Research Data Life Cycle

The phases of research data management range from project planning to archiving and post-use.

Research data management - that is, the handling of research data from its creation to its storage and subsequent use - can be vividly depicted as a research data cycle.

However, the individual phases of research data management generally do not proceed as sequentially as depicted in the research data cycle. The exemplary representation of a project in a Gantt chart shows the partial overlapping of the phases.

Picture to Research Data Life Cycle — Research Data Life Cycle

Plan & Fund: Research data management begins with systematic planning: What data are needed, collected, processed and stored? Project funders usually require structured data management as early as the application stage. At the same time, funds for research data management can be applied for. For this purpose, so-called data management plans (DMPs) have become established in research data management. Tools such as RDMO and the DMPTool support the creation of DMPs for funders and project management.

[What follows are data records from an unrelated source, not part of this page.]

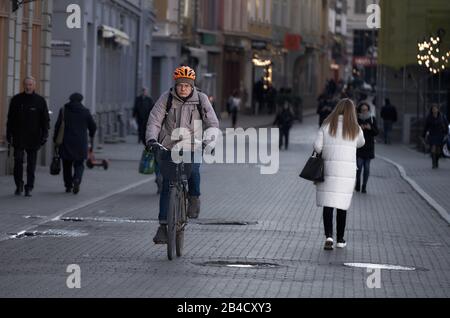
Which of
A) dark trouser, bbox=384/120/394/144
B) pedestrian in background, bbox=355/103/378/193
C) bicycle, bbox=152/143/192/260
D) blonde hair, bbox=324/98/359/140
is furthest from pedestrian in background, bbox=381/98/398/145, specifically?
bicycle, bbox=152/143/192/260

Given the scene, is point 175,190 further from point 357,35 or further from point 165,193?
point 357,35

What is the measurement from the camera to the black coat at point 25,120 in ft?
70.3

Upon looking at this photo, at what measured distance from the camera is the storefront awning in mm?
40750

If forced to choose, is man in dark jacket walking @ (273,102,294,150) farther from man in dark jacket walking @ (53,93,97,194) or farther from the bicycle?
the bicycle

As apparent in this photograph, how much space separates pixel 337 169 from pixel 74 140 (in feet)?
26.7

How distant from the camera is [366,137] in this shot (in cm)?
2503

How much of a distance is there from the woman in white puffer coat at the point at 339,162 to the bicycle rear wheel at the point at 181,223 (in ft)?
6.33

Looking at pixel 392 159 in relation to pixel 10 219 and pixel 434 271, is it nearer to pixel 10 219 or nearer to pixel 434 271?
pixel 10 219

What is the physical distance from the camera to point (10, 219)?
17.6 m

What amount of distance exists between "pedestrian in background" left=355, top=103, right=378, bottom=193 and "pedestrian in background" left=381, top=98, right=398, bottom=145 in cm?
2625

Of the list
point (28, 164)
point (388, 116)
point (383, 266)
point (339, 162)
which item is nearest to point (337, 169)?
point (339, 162)

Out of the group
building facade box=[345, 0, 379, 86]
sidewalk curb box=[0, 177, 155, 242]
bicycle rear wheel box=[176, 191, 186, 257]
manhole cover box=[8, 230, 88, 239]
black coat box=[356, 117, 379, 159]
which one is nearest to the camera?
bicycle rear wheel box=[176, 191, 186, 257]

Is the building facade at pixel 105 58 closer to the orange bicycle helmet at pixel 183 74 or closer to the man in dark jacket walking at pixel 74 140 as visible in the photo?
the man in dark jacket walking at pixel 74 140

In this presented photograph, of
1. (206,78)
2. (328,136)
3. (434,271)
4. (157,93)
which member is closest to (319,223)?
(328,136)
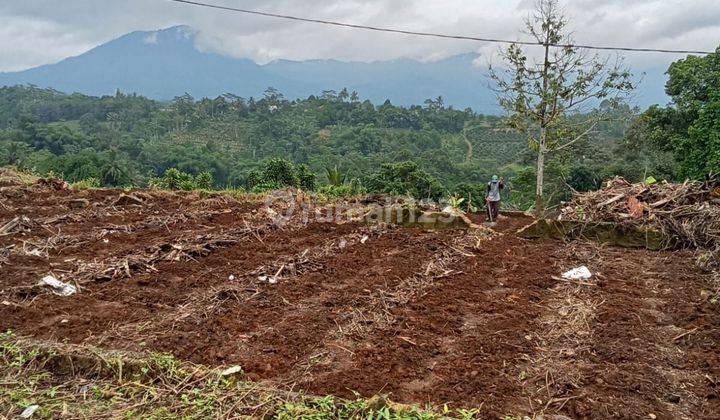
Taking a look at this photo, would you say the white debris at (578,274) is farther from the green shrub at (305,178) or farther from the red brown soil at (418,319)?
the green shrub at (305,178)

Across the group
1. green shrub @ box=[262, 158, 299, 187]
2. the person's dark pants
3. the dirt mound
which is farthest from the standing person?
green shrub @ box=[262, 158, 299, 187]

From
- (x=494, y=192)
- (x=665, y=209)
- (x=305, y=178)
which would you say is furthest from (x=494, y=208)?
(x=305, y=178)

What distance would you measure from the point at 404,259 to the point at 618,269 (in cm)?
274

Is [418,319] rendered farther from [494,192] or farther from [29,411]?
[494,192]

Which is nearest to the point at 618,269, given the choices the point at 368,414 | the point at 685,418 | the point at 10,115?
the point at 685,418

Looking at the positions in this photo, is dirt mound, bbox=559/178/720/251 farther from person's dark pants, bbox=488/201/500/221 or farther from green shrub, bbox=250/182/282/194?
green shrub, bbox=250/182/282/194

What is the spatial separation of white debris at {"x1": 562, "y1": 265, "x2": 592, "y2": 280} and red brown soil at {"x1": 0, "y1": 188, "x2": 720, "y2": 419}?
0.19 m

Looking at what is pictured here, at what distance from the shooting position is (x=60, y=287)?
5.28 meters

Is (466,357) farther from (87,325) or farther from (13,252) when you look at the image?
(13,252)

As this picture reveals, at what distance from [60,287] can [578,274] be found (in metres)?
5.88

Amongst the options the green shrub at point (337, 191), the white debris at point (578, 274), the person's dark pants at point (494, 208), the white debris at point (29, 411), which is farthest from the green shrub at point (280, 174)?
the white debris at point (29, 411)

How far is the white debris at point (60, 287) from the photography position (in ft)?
17.1

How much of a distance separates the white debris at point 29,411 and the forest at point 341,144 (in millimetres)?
10309

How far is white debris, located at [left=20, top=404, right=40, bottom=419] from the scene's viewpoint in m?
3.13
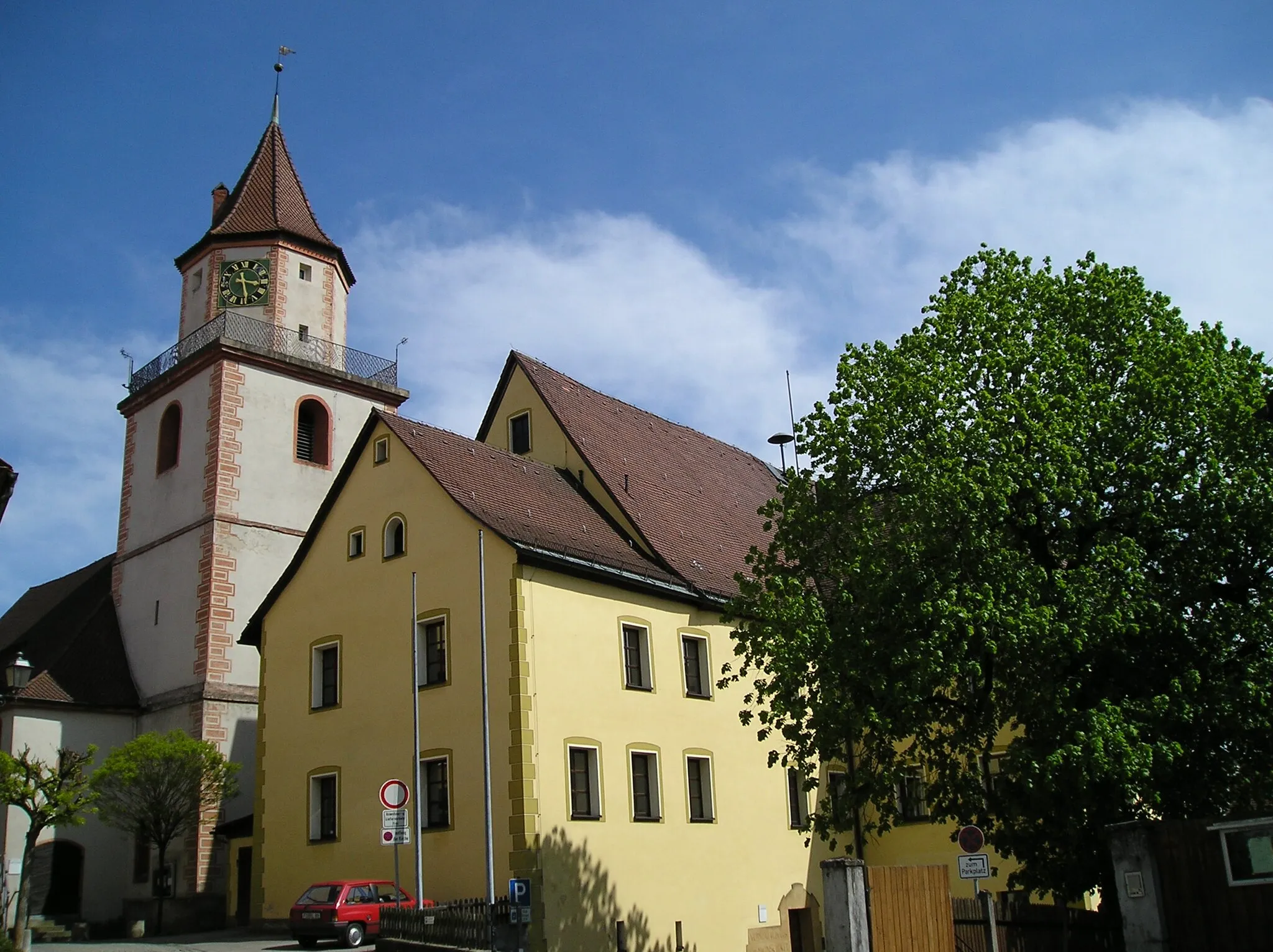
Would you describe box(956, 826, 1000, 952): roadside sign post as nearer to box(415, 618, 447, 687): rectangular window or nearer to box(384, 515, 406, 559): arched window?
box(415, 618, 447, 687): rectangular window

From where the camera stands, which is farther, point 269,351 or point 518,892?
point 269,351

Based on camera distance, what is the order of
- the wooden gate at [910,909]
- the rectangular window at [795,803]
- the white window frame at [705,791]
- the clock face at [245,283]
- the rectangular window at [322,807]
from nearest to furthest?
the wooden gate at [910,909] → the white window frame at [705,791] → the rectangular window at [322,807] → the rectangular window at [795,803] → the clock face at [245,283]

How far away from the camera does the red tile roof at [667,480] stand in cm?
2664

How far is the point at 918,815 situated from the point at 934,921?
971cm

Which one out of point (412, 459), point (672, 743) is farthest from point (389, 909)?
point (412, 459)

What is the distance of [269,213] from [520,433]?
461 inches

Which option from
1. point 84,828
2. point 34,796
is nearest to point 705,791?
point 34,796

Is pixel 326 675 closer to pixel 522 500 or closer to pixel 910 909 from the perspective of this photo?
pixel 522 500

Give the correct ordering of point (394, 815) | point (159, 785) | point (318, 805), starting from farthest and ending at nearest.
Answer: point (159, 785) → point (318, 805) → point (394, 815)

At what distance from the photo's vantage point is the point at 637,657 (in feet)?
78.0

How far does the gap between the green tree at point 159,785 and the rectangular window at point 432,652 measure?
7.42 metres

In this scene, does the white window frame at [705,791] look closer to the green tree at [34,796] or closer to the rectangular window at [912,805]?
the rectangular window at [912,805]

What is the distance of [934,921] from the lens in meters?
17.8

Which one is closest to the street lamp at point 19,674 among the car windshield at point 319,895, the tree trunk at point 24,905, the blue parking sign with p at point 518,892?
the tree trunk at point 24,905
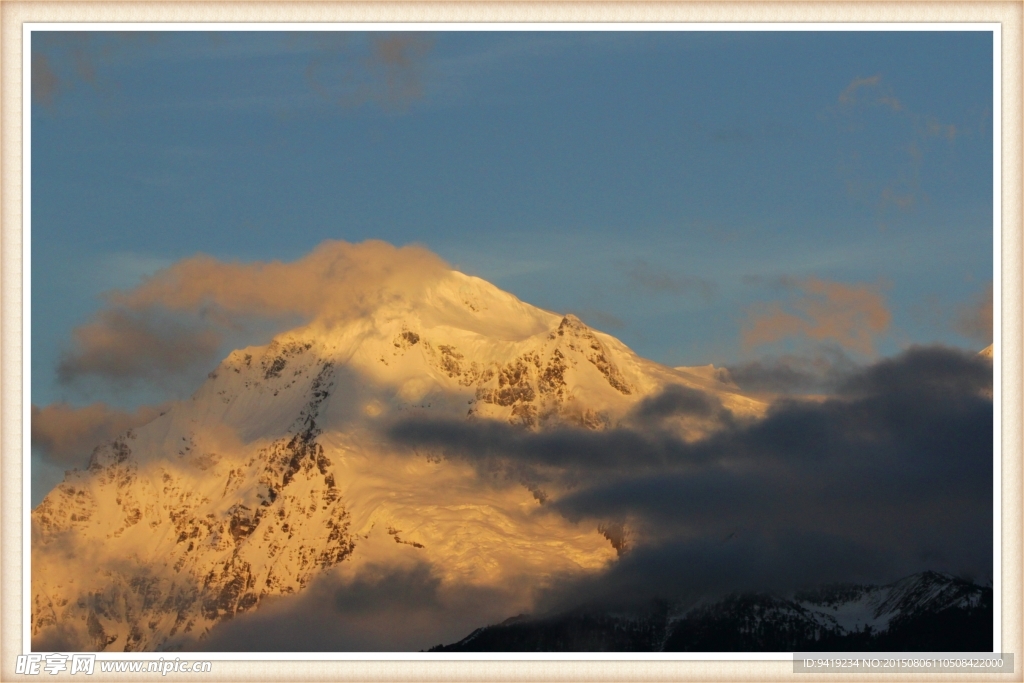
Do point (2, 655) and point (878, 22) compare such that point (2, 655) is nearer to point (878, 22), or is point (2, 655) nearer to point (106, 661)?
point (106, 661)

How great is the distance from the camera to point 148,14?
13412 cm

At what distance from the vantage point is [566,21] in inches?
5310

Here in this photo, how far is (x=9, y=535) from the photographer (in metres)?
128

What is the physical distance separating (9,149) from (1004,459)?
7266 centimetres

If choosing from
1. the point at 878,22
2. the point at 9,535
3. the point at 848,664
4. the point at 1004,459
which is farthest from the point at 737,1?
the point at 9,535

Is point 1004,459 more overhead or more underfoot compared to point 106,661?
more overhead

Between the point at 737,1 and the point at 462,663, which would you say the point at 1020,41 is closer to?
the point at 737,1

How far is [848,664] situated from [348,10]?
61206 millimetres

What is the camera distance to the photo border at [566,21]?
12975 cm

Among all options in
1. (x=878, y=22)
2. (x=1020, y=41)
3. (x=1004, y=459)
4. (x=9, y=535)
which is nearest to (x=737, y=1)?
(x=878, y=22)

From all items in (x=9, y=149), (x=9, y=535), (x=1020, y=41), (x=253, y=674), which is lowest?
(x=253, y=674)

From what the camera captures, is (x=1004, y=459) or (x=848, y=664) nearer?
(x=1004, y=459)

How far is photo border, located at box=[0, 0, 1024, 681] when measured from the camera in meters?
130

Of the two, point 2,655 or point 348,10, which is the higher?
point 348,10
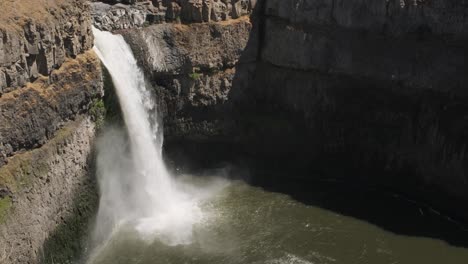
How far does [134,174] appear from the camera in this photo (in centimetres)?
2261

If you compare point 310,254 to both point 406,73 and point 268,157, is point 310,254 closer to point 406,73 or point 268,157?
point 268,157

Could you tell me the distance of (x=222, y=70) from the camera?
25609 mm

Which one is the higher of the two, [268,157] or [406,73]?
[406,73]

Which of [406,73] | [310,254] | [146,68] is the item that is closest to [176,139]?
[146,68]

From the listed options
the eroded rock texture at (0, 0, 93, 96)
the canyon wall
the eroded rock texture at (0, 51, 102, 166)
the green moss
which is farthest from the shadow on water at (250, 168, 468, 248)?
the green moss

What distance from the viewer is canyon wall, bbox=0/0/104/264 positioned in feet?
54.6

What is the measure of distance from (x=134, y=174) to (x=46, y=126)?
17.2 ft

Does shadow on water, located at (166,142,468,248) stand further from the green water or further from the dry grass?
the dry grass

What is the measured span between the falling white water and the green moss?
447 centimetres

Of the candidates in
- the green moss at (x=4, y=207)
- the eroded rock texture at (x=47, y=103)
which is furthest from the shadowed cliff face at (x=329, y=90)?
the green moss at (x=4, y=207)

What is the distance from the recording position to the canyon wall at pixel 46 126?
16641 mm

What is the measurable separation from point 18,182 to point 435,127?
52.0 feet

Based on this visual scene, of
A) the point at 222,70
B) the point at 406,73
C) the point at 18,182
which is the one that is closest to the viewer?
the point at 18,182

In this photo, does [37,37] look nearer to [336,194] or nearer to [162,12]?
[162,12]
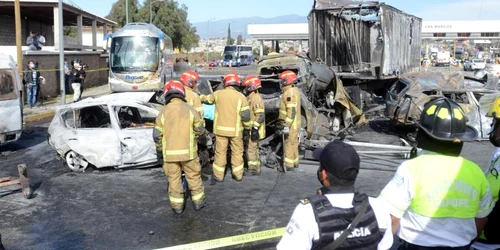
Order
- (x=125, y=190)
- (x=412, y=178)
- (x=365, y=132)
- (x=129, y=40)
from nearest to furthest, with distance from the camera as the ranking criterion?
(x=412, y=178) < (x=125, y=190) < (x=365, y=132) < (x=129, y=40)

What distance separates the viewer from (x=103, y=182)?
8531 mm

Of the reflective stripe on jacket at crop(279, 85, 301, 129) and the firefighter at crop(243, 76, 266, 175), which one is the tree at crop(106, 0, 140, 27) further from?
the reflective stripe on jacket at crop(279, 85, 301, 129)

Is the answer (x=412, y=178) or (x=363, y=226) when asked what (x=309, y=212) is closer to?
(x=363, y=226)

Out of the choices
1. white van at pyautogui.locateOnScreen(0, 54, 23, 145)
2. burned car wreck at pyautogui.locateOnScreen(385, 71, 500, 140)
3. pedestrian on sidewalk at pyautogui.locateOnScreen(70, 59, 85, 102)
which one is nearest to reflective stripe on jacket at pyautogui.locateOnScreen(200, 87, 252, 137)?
white van at pyautogui.locateOnScreen(0, 54, 23, 145)

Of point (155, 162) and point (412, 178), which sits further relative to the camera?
point (155, 162)

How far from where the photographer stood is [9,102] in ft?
34.7

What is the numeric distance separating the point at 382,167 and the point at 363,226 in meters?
7.17

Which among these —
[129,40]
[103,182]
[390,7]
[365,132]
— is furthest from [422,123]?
[129,40]

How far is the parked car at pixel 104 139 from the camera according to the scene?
29.2ft

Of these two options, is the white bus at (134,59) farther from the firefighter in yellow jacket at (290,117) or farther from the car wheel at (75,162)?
the firefighter in yellow jacket at (290,117)

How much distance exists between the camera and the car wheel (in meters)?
9.12

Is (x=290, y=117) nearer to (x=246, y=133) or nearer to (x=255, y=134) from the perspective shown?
(x=255, y=134)

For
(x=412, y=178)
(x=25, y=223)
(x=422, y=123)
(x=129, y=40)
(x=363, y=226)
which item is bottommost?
(x=25, y=223)

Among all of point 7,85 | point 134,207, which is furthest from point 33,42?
point 134,207
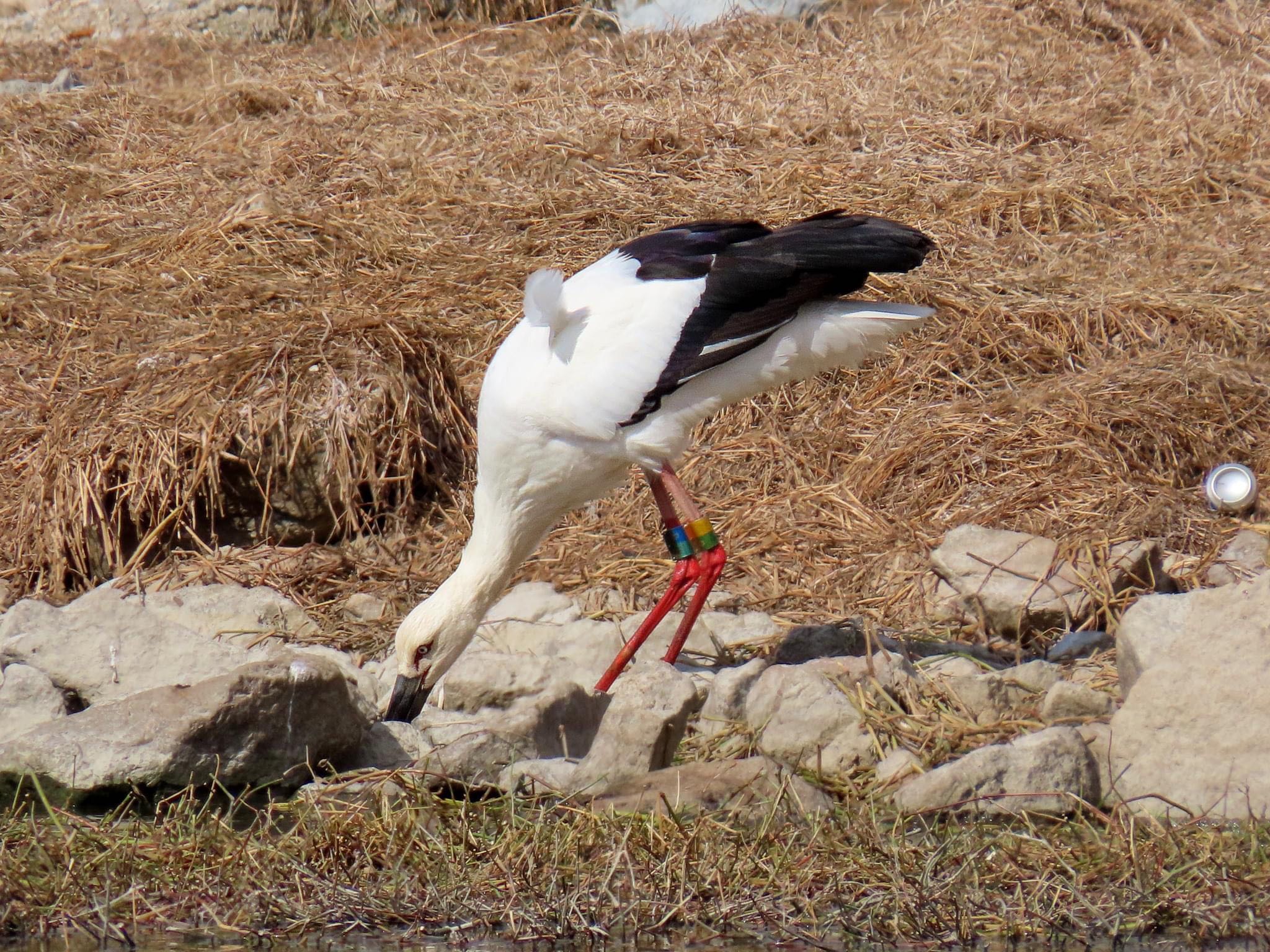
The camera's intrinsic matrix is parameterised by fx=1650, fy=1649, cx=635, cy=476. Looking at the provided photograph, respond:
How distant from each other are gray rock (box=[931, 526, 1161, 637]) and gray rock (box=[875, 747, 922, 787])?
4.16ft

Collect & Analyze: The generation and collection of data, e.g. with sensors or simulations on high-performance computers, is essentially the responsibility of the researchers, as is the analysis, e.g. by algorithms & software. In this process, it is also important to collect the necessary metadata to describe the research data, this includes scientific, administrative, as well as information technology metadata. A tool that supports researchers in the collection and analysis is the electronic laboratory notebook (ELN).

Preserve & Store: Research data should be stored in an appropriate repository, ideally subject-specific or institutional repositories. If possible, research data should be stored together with good documentation to enable subsequent use, especially by third parties. An important criterion for the storage infrastructure is the possibility of long-term archiving, e.g. via tape storage.

Publish & Share: Access conditions must be defined for the further use of the data, i.e. access and usage rights, which may also include the granting of patents and licenses. In order to uniquely identify and reference the files generated, it makes sense to assign persistent identifiers (PIDs). For the widest possible dissemination, existing networks and specialist communities should be integrated via an already existing and possibly certified infrastructure.

Discover & Reuse: Good research data management enables other researchers to search for and reuse the results. These do not have to generate the data again at great expense, but can build on the current state of knowledge. To find data, there are both individual repositories and aggregating services such as re3data or DataCite. Here, too, researchers must observe the legal framework and good scientific practice.